Bams masuk dan menyaksikan perseteruan senior dan junior di balik layar. Meskipun ia sudah berkecimpung di dunia entertainment selama dua puluh tahun, ia tetap benci melihat senioritas di kalangan sesama artis.
“Lisa, PH Gue akan kirim kompensasi pemutusan kontrak. Sorry banget tapi gue nggak bisa lanjut pakai lu buat produksi ini. Next kalau kemampuan acting lu udah mantep, lu bisa casting lagi buat judul lain.” Bams menyelamatkan Weini dari sorot kebencian rival baru. Lisa enggan berkata apapun dan melenggang pergi dengan wajah ketus.

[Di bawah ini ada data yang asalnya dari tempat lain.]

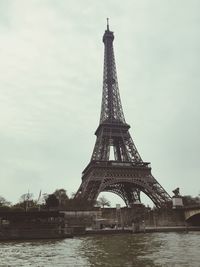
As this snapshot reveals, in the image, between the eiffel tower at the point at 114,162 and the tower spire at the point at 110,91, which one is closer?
the eiffel tower at the point at 114,162

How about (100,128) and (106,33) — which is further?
(106,33)

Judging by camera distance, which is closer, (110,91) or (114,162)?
(114,162)

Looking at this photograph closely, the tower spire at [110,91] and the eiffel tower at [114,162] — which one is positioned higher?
the tower spire at [110,91]

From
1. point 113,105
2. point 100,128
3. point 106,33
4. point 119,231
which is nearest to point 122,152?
point 100,128

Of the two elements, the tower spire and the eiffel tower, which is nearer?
the eiffel tower

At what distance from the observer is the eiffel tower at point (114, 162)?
8275 cm

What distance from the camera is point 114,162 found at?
8700 centimetres

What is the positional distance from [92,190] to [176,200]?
20038 mm

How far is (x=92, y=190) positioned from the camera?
82.9 metres

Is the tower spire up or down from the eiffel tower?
up

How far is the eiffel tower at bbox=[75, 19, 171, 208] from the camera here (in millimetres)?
82750

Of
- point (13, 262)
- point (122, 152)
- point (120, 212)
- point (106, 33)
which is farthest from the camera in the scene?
point (106, 33)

“Cuekin aja artis kayak gitu. Modal tampan doang tapi skill nihil.” Bams menepuk pundak Weini pelan, memberinya dukungan moril. Weini mengerti dan tidak ambil pusing. Asam garam kehidupan yang ia lalui semasa kecil hingga remaja cukup membekali dirinya untuk tangguh. Ia lanjut membaca buku kontrak sebelum ditagih Bams.
“Harus ada persetujuan orangtua atau wali bagi talent di bawah tujuh belas tahun. Duh…” Weini sukses galau, apa dia harus meminta tanda tangan Haris dulu baru shooting? Tapi ia nyaris sempurna untuk shooting sekarang, penata rias dan rambut sudah berupaya membuatnya cantik. Apa nggak lucu kalau ia minta ijin ke Bams buat pulang minta tanda tangan?

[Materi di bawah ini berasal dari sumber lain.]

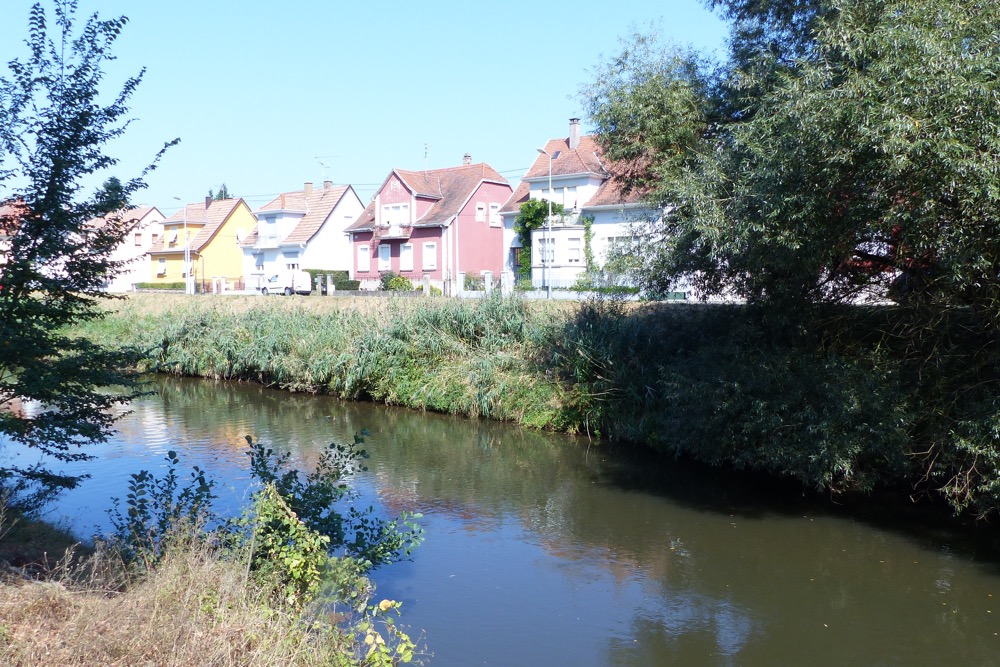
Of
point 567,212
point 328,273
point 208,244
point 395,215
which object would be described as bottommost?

“Emm… Kak Bams, poin persetujuan orangtua ini gimana? Aku harus pulang minta ijin dulu gitu?”
Bams menepuk jidatnya, baru sadar gadis itu remaja di bawah umur. “Lu belum tujuh belas tahun yak? Ai goooo… (logat korea muncul hehe) lu bawa pulang aja deh itu. Tugas lu harus bisa yakinkan bokap nyokap lu buat ngijinin lu jadi artis. Gue nggak bisa batalin shooting hari ini buat nunggu jadi kita tetap lanjut.

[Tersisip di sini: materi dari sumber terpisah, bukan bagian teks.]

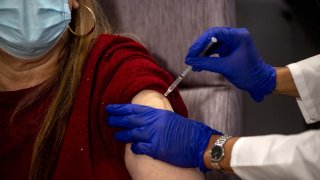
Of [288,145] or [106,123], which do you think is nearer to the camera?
[288,145]

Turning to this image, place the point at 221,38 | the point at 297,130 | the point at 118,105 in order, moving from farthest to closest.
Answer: the point at 297,130 → the point at 221,38 → the point at 118,105

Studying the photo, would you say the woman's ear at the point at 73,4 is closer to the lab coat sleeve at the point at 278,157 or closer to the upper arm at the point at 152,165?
the upper arm at the point at 152,165

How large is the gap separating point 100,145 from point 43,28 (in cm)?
35

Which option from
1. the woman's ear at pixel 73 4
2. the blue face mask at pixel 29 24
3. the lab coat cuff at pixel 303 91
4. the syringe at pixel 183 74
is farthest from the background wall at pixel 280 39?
the blue face mask at pixel 29 24

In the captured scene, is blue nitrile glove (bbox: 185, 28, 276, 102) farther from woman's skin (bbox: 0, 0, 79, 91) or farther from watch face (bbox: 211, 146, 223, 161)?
woman's skin (bbox: 0, 0, 79, 91)

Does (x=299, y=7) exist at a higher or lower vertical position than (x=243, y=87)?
higher

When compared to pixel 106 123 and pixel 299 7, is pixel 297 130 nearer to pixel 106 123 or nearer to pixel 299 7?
pixel 299 7

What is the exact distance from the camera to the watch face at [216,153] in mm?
879

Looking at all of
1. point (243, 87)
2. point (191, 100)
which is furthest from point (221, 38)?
point (191, 100)

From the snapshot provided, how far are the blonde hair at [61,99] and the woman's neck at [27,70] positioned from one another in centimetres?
3

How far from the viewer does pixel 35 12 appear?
3.17 feet

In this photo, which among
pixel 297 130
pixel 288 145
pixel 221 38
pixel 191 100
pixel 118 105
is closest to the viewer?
pixel 288 145

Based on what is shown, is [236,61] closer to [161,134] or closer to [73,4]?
[161,134]

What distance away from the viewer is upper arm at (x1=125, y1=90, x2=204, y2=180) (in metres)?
0.87
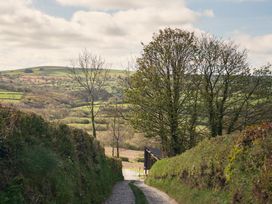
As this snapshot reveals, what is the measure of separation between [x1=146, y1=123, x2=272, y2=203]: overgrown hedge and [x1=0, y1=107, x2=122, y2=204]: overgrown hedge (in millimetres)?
5610

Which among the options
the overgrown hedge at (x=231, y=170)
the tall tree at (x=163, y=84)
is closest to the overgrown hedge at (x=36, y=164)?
the overgrown hedge at (x=231, y=170)

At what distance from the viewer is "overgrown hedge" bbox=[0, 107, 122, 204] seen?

Huft apa boleh buat, kenapa juga aku tergiur nominal empat ratus juta? Sekarang gimana jelasin ke Pak Haris? Weini menggalau sejenak. Akhirnya dia pasrah mengikuti alur kehidupannya yang berubah drastis hanya karena terlambat lalu bolos sekolah dan jadi artis.
Weini muncul di hadapan semua kru dan talent. Semua mata tertuju padanya yang sangat berbeda setelah make up. Rambut hitam curly yang digerai membuatnya terlihat manis. Lawan mainnya bahkan tak berkedip menatapnya.
“Wow… lu jadi kayak orang lain. Kece badai!” Puji Bams dengan tulus.
“Oke Weini siap, Steven siap. Semua standby Kamera rolling… Tiga.. Dua… Satu… ACTION!”
***
Garuda airlines dari Hongkong mendarat di bandara Soekarno Hatta tepat pada pukul dua siang. Xiao Jun melepas pandangan keluar jendela dengan tatapan kosong. Jika petunjuk sihirnya tepat, kemungkinan besar ia dapat menemukan si pengirim sinyal. Di dunia ini yang bisa melakukan transfer sihir mungkin hanya ayahnya yang tersisa. Bukan mustahil pula jika ayahnya masih hidup dan berusaha memberi kabar kepada keluarga.
“Tuan muda, selamat datang di Jakarta. Silahkan berjalan turun dari pesawat, saya akan menjaga dari belakang.” Pengawal Lau membungkuk separuh badan memberi hormat. Xiao Jun risih melihat perlakuan special itu.
“Sudahlah jangan terlalu formal lagi. Ini bukan di Hongkong, Paman Lau.” Xiao Jun kemudian berdiri dan melangkah keluar dari bangku meninggalkan Pengawal Lau yang masih terguncang.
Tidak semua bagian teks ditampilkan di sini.